One-Liner: Left-Padding a String with Zeroes

Yesterday’s post had a little bit of sleight-of-hand involved.  For the IPv4 address to UInt64 conversion to work, each octet had to be converted into an 8-character string of ones and zeroes.  However, [convert]::ToString($int, 2) doesn’t zero pad, and this is now a string, not an Int, so I can’t use .Net’s ToString() formatting line noise.  This means that the last octet of 192.168.1.0 is a single ‘0’, not an 8 character string.  Instead, this is what I did:

 $bits += (("0" * 7) + [convert]::ToString($_,2)) -replace '.*(.{8})$', "`$1"; 

I prepend 7 zeroes to by the string returned by ToString($_,2).  This means at even a single digit is now 8 characters long. 

That’s great, but what if the octet’s value is 255, which is 8 ‘1’ character?  That would make it 15 characters long, right?

Well, we only need the 8 starting from the right side.  Originally, I tried casting it to [char[]], then taking elements out of the array with negative indexes.  (You did know that $array[-1] returns the last element in the array?  That wasn’t as easy to read as I’d like.
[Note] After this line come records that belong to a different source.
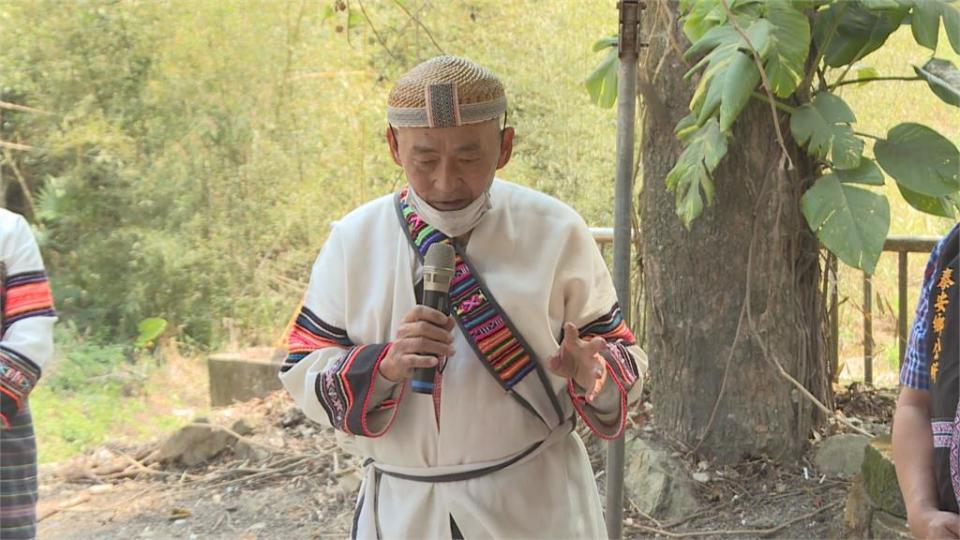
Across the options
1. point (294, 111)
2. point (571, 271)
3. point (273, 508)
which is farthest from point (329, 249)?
point (294, 111)

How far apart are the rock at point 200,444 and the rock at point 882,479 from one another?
10.6ft

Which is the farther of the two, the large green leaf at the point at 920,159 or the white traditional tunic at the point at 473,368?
the large green leaf at the point at 920,159

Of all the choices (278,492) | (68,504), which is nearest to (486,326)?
(278,492)

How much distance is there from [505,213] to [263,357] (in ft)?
17.1

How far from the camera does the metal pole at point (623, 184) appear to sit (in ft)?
7.61

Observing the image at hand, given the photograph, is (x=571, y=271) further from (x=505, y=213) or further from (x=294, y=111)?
(x=294, y=111)

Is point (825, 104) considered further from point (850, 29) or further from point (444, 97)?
point (444, 97)

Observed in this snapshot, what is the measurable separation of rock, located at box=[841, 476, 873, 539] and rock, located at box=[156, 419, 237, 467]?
3.12 metres

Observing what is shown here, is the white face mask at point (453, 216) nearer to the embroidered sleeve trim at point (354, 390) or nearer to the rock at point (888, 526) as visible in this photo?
the embroidered sleeve trim at point (354, 390)

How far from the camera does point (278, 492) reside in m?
4.59

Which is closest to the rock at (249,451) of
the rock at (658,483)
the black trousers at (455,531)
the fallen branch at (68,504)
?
the fallen branch at (68,504)

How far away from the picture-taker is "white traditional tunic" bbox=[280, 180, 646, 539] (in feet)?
5.59

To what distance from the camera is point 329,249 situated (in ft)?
5.83

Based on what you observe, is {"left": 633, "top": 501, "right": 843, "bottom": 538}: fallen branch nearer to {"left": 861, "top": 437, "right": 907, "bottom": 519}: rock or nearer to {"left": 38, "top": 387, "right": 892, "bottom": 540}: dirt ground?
{"left": 38, "top": 387, "right": 892, "bottom": 540}: dirt ground
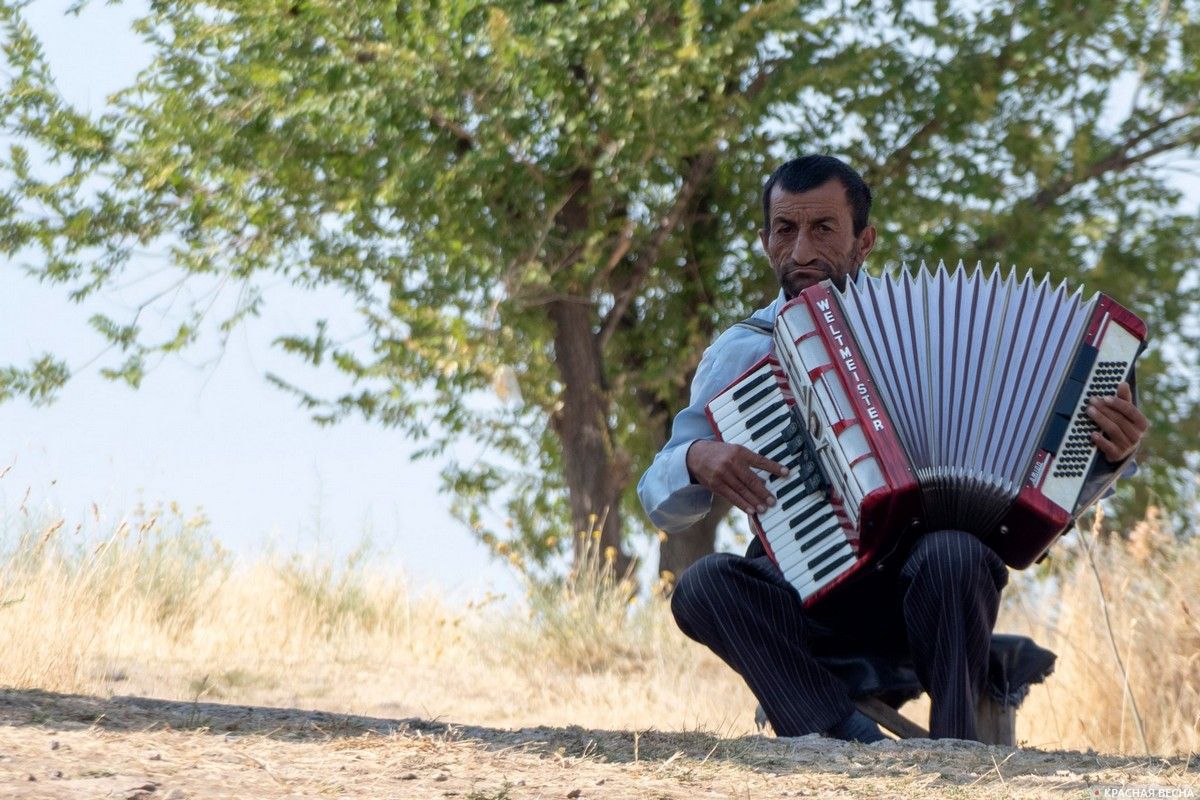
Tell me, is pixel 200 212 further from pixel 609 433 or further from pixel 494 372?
pixel 609 433

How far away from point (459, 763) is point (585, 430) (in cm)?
671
Instead, RegEx to the rescue.  The RegEx pattern, ‘.*(.{8}$’, replaces all but the last 8 characters with nothing (removes them.)  “(.{8}$” specified those last 8 characters from end-of-line (“^”).  Search-and-replace in .NET seems to be designed by someone who hated Perl.  It’s quite painful.  Here, I say this because “`$1” is the way to specify “the matched string in the parenthesis.”  ‘$1’ doesn’t work.  It has to be “`$1”.